Ce matin, je brûle de vous parler du rapprochement entre Jean-Louis Borloo et François Bayrou. Ca l’air follement excitant ! Oui parce qu’ils ne dévoilent pas tout d’un coup, c’est plutôt suggestif pour l’instant comme rapprochement.

J’avais lu dans Le Parisien il y deux semaines que François et Jean-Louis se sont appelés plusieurs fois au téléphone, puis ils sont allés déjeuner. Alors là, en politique, déjeuner sans s’envoyer de la purée à la figure, c’est signe de rapprochement.

jean-louis borloo tente de démarquer l'udi de l'ump en vue des municipales
jean-louis borloo tente de démarquer l'udi de l'ump en vue des municipales © reuters

J’avais remarqué que Borloo mijotait un retour, parce que, depuis quelques mois, il est très bien coiffé. Il fait même une raie, mais alors pas une raie au centre, une raie bien marquée sur le côté droit, mais pas trop tout de même. Point trop n’en faut. C’est là où c’est moins clair avec François Bayrou : son implantation capillaire ne lui permet pas de faire une raie, alors on a du mal à voir où il se situe.

Bayrou, Borloo : les BB Brunes du centre… Même s’ils sont des alliés d’intérêts, ce sont tout de même des retrouvailles, après onze ans de séparation. Rappelez-vous : la présidentielle de 2002, Jean-Louis Borloo était le porte-parole de la campagne présidentielle de François Bayrou. J’ai retrouvé ce conseil de Borloo à son camarade centriste juste avant la campagne :

Et puis, onze années après, l’espèce centriste est en voie de disparition, il en va de la survie politique des deux hommes, ils se rapprochent et Borloo fait des projets d’avenir. Hier, dans Le Figaro , il a même proposé de « bâtir un projet ensemble ». C’est tellement beau, j’espère que ce n’est pas un lapsus, parce que Jean-Louis il est plutôt du genre trop détendu, et parfois, ça peut déraper…

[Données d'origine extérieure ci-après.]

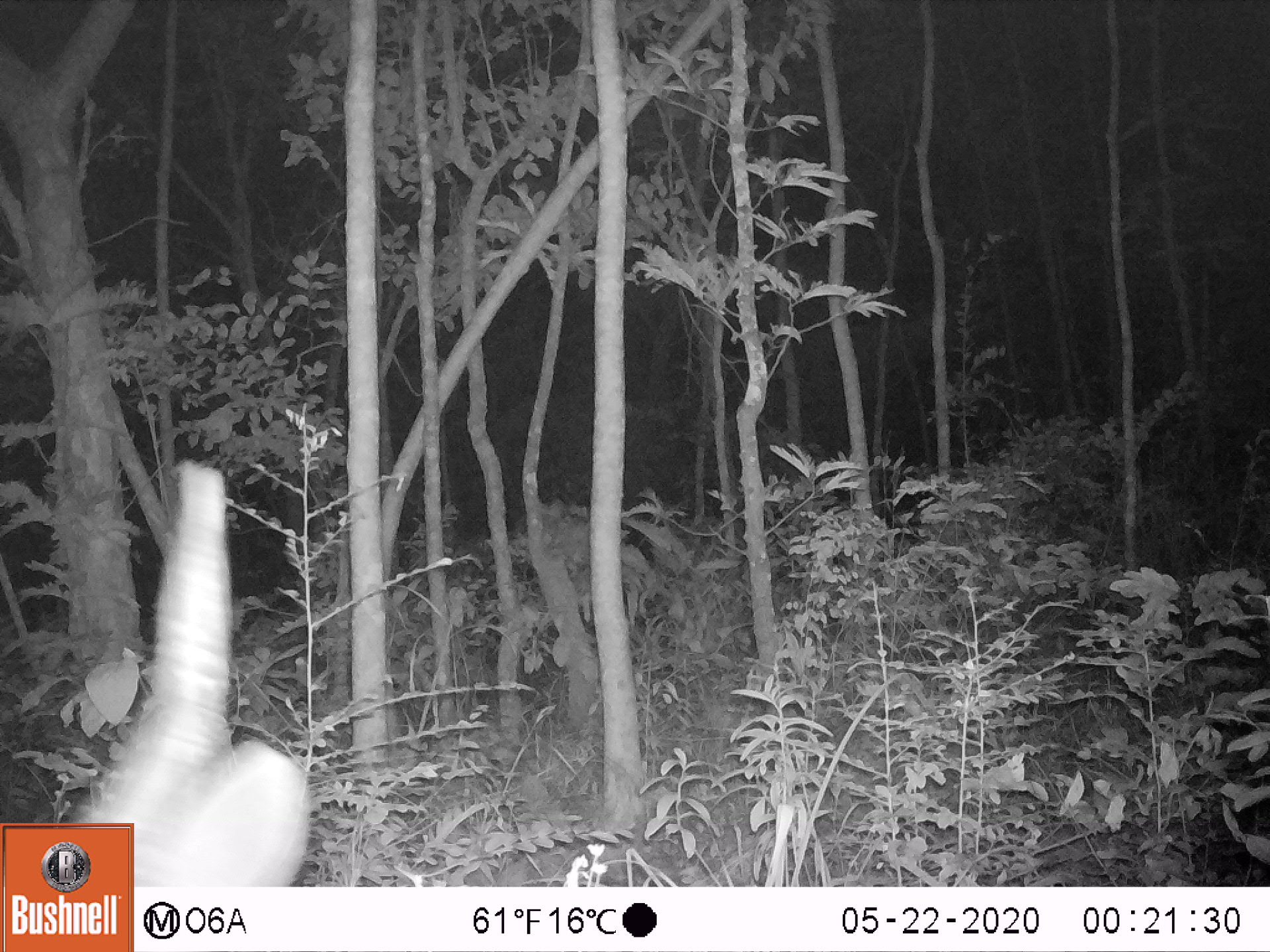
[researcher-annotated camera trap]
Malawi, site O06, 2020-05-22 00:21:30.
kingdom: Animalia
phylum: Chordata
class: Mammalia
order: Artiodactyla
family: Bovidae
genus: Tragelaphus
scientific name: Tragelaphus sylvaticus sylvaticus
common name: cape bushbuck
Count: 1.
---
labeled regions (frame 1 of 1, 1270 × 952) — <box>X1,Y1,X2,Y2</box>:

Il a de l’ambition sous le casque le Jean-Louis ! Et puis avec François ils ne sont pas tout seul : il y a Chantal Jouanno, toujours prête à faire un coup de pied circulaire à l’adversaire, c’est la Kill Bill du centre. Et Hervé Morin, un type qui a connu le débarquement en Normandie ! Bref, y’a une sacrée équipe derrière. Et il en faudra de la détermination, parce que le centre en France… c’est une peu une zone grise.

Le Français, il est fromage ou dessert, il n’est pas prêt pour le cheesecake. Et puis Bayrou et Borloo, malgré leur grande popularité auprès des citoyens, ils ont du mal à concrétiser dans les urnes. Le centre, c’est un petit peu le syndrome Arte : tout le monde dit qu’il aime beaucoup mais personne ne regarde.

La semaine dernière, un titre sur le site du journal Métro m’a interpellée : « François Bayrou saisit enfin la main tendue de Jean-Louis Borloo ». Ben tu m’étonnes, Simone, il était entrain de se noyer François ! Il a voulu voir ce que ça faisait de mettre un peu plus de poids sur le pied gauche, et ça été le grand plongeon. On a même songé à faire revenir Giscard, c’est dire ! Depuis, Borloo lui a fait copier 200 fois cette phrase de François Mitterrand : « Le centre, c’est ni la gauche, ni la gauche. »

Dans le fond, le centre en France, c’est un petit peu une allégorie de la tour de Pise. Du coup, il est peut-être condamné à limiter les entrées.